Austin Adams, executive vice president of First Union Corp. and co- chairman of the industry review committee of the BITS advisory board, said he and C. Webb Edwards, chief information officer at Norwest Corp., will make a presentation this week at the BITS annual board meeting on these very issues.

BITS was formed in 1996 to raise awareness and focus discussions of payment issues among senior-level bankers. It was not lost on people in the wholesale payment trenches that BITS came along at a time when Nacha and Eccho were vying with each other to provide settlement services for the Financial Services Technology Consortium's Internet-based electronic check- yet all three groups essentially comprised the same banks.

Mr. Adams said trade groups should welcome a stronger guiding hand from their members. He said much of the fragmentation is an "understandable" result of the industry's structural heritage.

"What is unforgivable is if we do not address it," he added.

Mr. Adams did not want to discuss any specific recommendations his committee would make, but he said BITS has "the critical mass, the skill set, and potentially the energy to lead the banks toward a more effective, cost-efficient structure."

William Randle, executive vice president of Huntington Bancshares, Columbus, Ohio, and a member of the BITS advisory group, said it is imperative that the industry seek appropriate, collective ways to eliminate redundancies while making sure individual institutions "can still be very competitive with one another."

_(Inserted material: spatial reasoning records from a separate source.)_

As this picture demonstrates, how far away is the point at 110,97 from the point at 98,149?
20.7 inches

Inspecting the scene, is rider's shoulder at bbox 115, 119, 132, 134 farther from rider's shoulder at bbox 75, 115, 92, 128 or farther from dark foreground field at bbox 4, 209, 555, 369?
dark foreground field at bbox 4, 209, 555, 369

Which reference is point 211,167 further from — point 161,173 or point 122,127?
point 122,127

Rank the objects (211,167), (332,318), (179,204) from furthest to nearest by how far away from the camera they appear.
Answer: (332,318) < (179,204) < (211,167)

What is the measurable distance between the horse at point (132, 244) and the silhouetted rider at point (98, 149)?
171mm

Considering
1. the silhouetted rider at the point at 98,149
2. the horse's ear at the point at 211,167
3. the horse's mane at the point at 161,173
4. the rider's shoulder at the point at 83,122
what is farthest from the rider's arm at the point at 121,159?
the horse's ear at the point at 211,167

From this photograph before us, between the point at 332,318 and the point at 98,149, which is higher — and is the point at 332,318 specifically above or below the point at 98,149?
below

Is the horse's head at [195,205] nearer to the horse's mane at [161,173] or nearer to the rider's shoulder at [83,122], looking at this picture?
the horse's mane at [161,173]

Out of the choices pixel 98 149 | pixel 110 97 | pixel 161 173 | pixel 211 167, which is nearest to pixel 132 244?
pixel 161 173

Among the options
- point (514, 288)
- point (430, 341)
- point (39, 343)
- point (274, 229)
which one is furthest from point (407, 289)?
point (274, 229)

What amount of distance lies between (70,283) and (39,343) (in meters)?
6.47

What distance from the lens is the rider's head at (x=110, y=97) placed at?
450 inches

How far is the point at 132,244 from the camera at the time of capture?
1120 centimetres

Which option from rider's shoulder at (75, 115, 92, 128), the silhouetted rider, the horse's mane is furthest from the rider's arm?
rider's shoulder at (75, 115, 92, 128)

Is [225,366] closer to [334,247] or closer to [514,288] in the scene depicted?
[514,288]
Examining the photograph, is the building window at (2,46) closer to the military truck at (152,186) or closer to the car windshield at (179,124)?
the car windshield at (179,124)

Banks must "deliver what the customer wants," he added. "If we don't do it someone else will."

Richard Burke, administrator of the National Clearinghouse, agreed it is time to attack those silos.

"I think absolutely there is benefit for conversations to continue, particularly where there is common membership," he said. But "I don't know what the right outcome at this point in time is according to my membership."

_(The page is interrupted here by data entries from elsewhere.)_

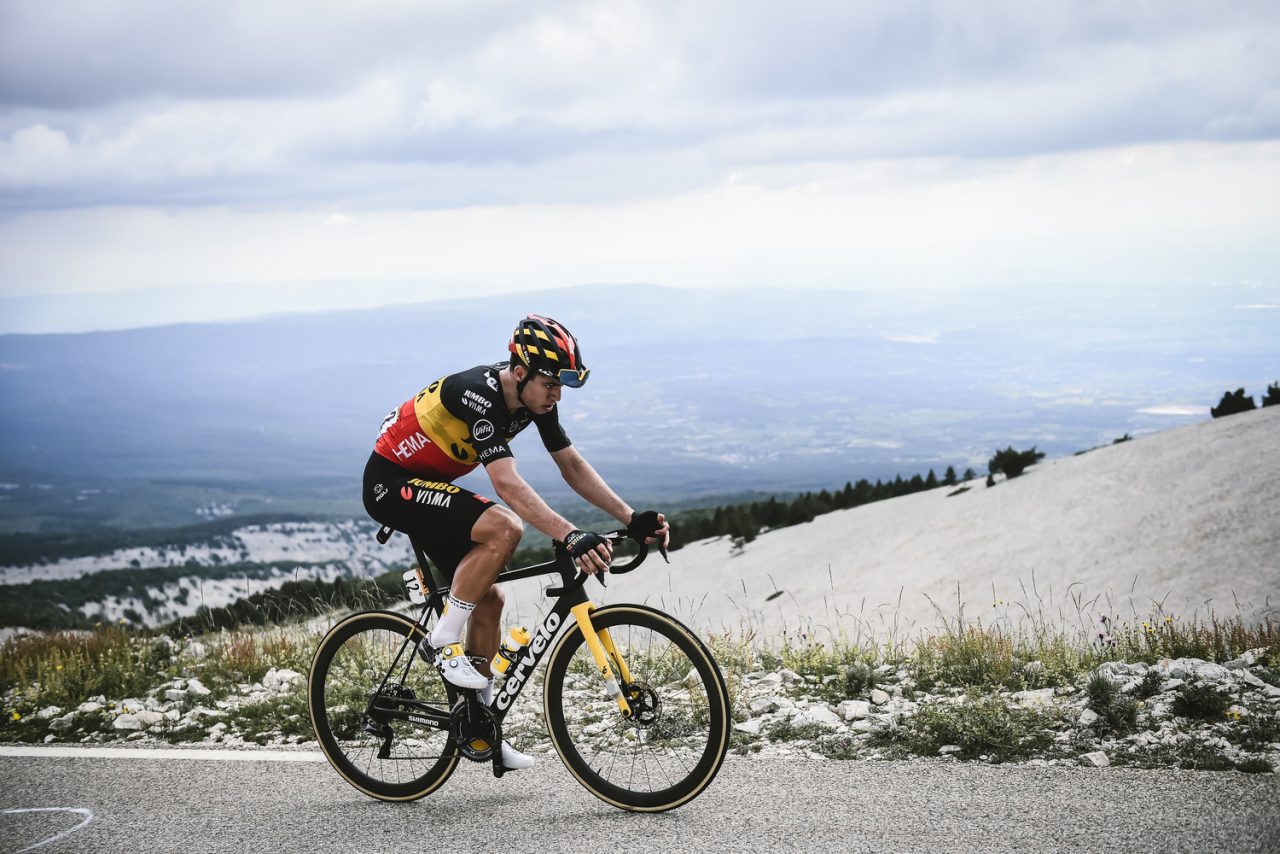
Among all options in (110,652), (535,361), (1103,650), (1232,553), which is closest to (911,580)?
(1232,553)

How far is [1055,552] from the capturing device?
16484 millimetres

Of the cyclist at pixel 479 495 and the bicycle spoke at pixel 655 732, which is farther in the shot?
the bicycle spoke at pixel 655 732

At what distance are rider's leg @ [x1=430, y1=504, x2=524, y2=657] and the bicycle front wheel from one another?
473 millimetres

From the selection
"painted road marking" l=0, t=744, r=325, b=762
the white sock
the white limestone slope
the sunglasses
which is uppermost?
the sunglasses

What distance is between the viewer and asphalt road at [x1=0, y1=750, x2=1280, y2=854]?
414 cm

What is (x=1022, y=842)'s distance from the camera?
4.05 metres

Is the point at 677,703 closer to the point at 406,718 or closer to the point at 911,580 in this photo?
the point at 406,718

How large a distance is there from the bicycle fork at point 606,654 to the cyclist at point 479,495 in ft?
0.92

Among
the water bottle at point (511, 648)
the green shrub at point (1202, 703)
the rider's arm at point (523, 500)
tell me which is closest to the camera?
the rider's arm at point (523, 500)

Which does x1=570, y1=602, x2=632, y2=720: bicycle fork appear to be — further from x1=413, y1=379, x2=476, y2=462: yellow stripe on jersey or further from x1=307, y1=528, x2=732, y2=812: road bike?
x1=413, y1=379, x2=476, y2=462: yellow stripe on jersey

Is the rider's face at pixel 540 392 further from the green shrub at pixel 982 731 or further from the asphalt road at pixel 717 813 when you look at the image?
the green shrub at pixel 982 731

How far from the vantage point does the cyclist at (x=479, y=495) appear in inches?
178

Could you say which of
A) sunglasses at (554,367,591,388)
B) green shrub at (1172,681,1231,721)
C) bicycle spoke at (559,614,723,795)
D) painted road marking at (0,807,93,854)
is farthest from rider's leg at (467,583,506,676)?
green shrub at (1172,681,1231,721)

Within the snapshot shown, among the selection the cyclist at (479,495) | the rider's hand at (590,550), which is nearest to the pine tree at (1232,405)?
the cyclist at (479,495)
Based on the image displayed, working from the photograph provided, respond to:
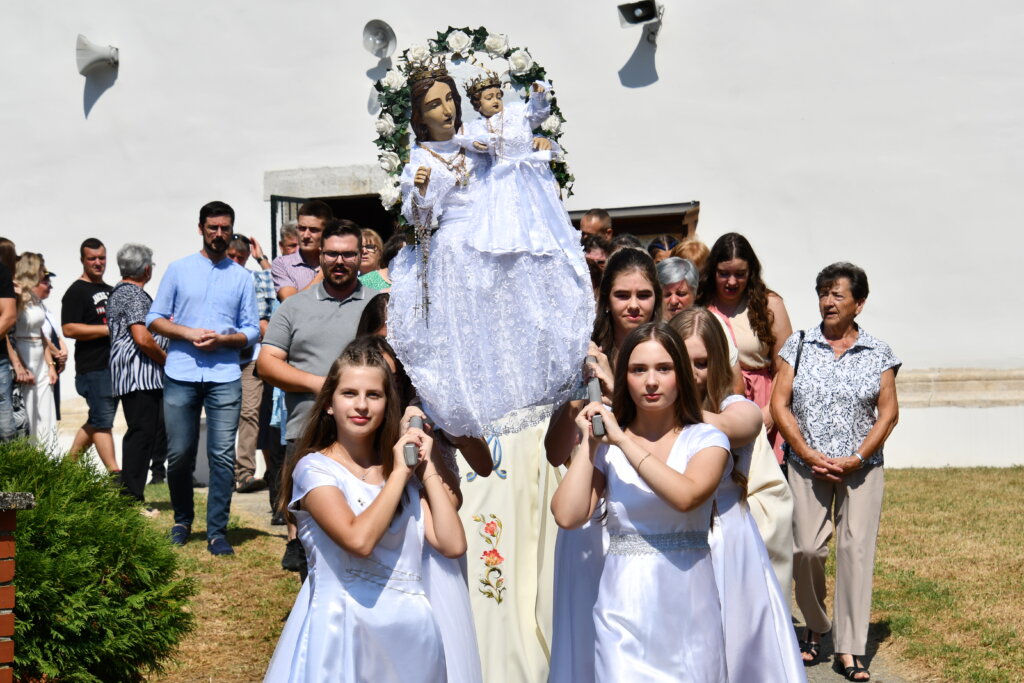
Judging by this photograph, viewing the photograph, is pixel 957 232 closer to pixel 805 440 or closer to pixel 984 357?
pixel 984 357

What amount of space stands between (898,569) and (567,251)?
185 inches

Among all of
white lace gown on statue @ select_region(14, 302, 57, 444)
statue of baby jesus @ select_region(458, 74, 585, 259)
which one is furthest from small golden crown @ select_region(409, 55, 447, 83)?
white lace gown on statue @ select_region(14, 302, 57, 444)

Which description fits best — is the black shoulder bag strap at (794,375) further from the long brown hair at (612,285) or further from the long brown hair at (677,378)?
the long brown hair at (677,378)

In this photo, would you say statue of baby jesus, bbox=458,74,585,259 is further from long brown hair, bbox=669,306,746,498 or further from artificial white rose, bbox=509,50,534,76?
long brown hair, bbox=669,306,746,498

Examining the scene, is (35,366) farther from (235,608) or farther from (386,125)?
(386,125)

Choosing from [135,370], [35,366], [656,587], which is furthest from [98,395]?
[656,587]

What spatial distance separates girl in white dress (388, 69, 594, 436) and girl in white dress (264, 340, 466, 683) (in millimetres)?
177

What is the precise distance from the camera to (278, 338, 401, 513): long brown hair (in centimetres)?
380

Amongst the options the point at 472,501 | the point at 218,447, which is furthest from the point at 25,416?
the point at 472,501

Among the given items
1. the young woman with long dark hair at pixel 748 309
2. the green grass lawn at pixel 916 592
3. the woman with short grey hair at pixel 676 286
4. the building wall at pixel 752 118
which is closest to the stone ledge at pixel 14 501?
the green grass lawn at pixel 916 592

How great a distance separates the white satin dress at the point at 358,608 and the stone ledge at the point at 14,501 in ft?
3.17

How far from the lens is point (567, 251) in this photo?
12.4 ft

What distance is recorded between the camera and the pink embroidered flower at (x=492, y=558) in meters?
5.15

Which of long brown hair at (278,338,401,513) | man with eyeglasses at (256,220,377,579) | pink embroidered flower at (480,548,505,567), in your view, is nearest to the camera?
long brown hair at (278,338,401,513)
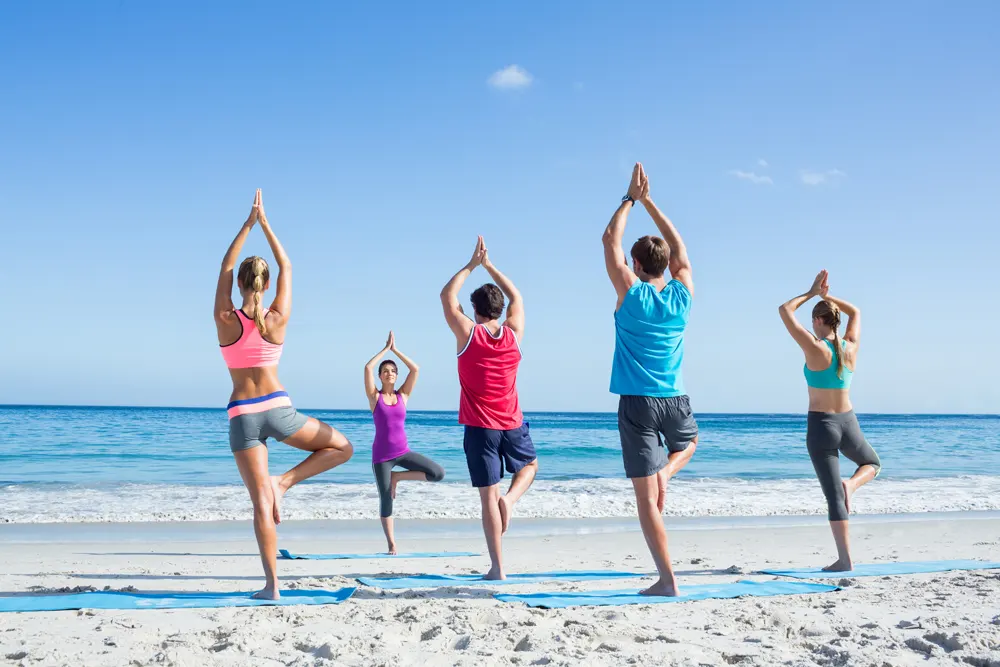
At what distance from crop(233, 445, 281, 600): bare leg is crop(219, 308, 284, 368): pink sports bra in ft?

In a recent response to the Federal Reserve's Rivlin report-an initiative spearheaded by Fed Vice Chairman Alice Rivlin to assess the central bank's role in retail payments-Richard Poje of Treasury Strategies Inc. wrote, "No single bank nor consortium of banks has resources sufficient to tackle the mystifyingly complex tangle of laws, regulations, and customs that govern payment systems operations."

When asked if he could name a leader or leaders in the payments business, he said, "No, there are none."

"I think what really matters is that someone has to take charge," he said. "Banks are feeling the chill winds on their necks."

Mr. Poje said the Federal Reserve, with its dominant market share in payments, should step up and lead-which might not please BITS-class bankers. "Banks would still own the customers," Mr. Poje said as reassurance.

The Chicago-based consultant cited the years of struggle, still in many ways continuing, to build significant ACH and electronic data interchange volumes. "The payment systems have been rudderless for as long as anyone can remember," he said.

"There is no one leader in the industry, nor should there be," Mr. Burke said. "The Fed plays an important role, but they do not have direct consumer contact," which he called a "very valuable missing piece."

Elliott McEntee, president and chief executive officer of Nacha, injected a positive note. Although the check-return rule "should not have taken three years," he said, several efforts lately with the Fed and Eccho are serving as models for future collaborative efforts that are likely to become commonplace.

"Although it took a considerable amount of time to develop the operating rules to support this product," he said, "it is an example of where the electronic payment and check areas have worked closely together."

Harold Piotrowski, manager of retail operations at Charter One Bank, Cleveland, and chairman of Nacha, said, "In the consumer's mind, a payment is a payment is a payment."

"Various associations and networks cropped up from these needs," he said. "The marketplace will dictate which organizations survive."